And you now propose to make a computer form of a brain? Or are
you simply saying that one may someday be devised? Given that
the processors (neurons) and their connections (axons and dendrites)
are constantly changing, and that even their way of sending electrical
messages exploits static and randomness while our current electrical
devices try to suppress it, I'm not even sure that any device we
built able to replace a brain would fulfil the definition of a
COMPUTER (I say this not because I think such a device is impossible,
but because it may tell us that computers aren't the only way to
think).

Finally, for Francois and Michael Price:
The claim that duplication cannot be observed is very likely to be
false, for the simple reason that a third person (or a second 
person not the same as the person duplicated) can very easily
watch the entire process of duplication. 

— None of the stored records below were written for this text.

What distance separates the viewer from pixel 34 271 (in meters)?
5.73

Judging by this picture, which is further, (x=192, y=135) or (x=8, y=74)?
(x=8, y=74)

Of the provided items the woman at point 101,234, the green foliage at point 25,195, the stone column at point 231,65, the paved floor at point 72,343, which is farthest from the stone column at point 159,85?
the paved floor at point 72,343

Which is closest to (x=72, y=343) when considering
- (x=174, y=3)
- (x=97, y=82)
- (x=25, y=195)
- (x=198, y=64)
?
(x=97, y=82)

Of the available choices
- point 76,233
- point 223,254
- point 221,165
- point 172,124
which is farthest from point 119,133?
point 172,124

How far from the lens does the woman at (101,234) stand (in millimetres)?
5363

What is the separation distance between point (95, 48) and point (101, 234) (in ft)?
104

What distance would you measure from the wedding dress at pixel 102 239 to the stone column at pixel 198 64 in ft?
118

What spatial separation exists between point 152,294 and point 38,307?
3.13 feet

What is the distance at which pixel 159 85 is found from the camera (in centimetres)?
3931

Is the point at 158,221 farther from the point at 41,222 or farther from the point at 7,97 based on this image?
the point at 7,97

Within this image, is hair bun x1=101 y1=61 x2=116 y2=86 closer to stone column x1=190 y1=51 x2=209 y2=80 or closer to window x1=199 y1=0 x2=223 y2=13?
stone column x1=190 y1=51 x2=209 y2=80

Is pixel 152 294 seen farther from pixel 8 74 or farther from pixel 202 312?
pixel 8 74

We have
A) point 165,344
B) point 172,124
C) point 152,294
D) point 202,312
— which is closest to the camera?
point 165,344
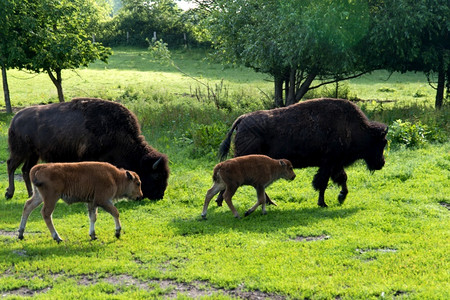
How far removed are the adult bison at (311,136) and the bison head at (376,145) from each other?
17 cm

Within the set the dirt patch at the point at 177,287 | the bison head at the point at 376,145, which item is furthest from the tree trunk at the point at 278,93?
the dirt patch at the point at 177,287

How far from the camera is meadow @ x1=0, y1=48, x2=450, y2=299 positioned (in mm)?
6289

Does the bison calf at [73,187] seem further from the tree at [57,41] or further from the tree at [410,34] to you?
the tree at [57,41]

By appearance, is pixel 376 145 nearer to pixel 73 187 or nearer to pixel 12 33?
pixel 73 187

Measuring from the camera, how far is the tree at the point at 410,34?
17078 mm

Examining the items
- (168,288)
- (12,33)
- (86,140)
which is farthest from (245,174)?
(12,33)

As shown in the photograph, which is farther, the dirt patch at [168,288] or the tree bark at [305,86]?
the tree bark at [305,86]

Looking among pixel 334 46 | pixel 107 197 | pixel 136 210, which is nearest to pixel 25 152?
pixel 136 210

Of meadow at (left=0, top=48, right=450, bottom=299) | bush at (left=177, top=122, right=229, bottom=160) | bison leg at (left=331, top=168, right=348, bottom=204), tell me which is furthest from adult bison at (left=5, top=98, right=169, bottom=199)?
bush at (left=177, top=122, right=229, bottom=160)

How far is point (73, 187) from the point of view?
7824 millimetres

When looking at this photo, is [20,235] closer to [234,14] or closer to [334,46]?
[334,46]

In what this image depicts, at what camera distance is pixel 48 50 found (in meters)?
Result: 21.3

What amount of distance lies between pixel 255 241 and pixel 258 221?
1194 millimetres

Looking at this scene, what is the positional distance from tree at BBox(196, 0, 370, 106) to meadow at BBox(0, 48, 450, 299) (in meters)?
3.95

While I would hardly deny that the PERSON DUPLICATED may not be
aware of his/her duplication, that wasn't what was claimed. Not
only that, but the person duplicated can afterwards ask that 
3rd person who was a witness to tell what he/she saw. Not only
THAT, but if X knows in advance that he will be duplicated, then
he could even set up his own machinery to record what happened
and he and his duplicate could look at it afterwards. So the person
duplicated may not know what happened WHEN IT HAPPENED, but could
easily learn about it later.

If you did not see this, I'm sorry. If you want to turn it into
a philosophical problem, I'm sure that you can set up situations
in which nobody knows what happened and nobody can find out.
Highly artificial situations. But then lots of events no one argues
about have something of that character: just read a good account of
a murder mystery (if you can stand the gore!): nobody knows what
happened or who did it there, either.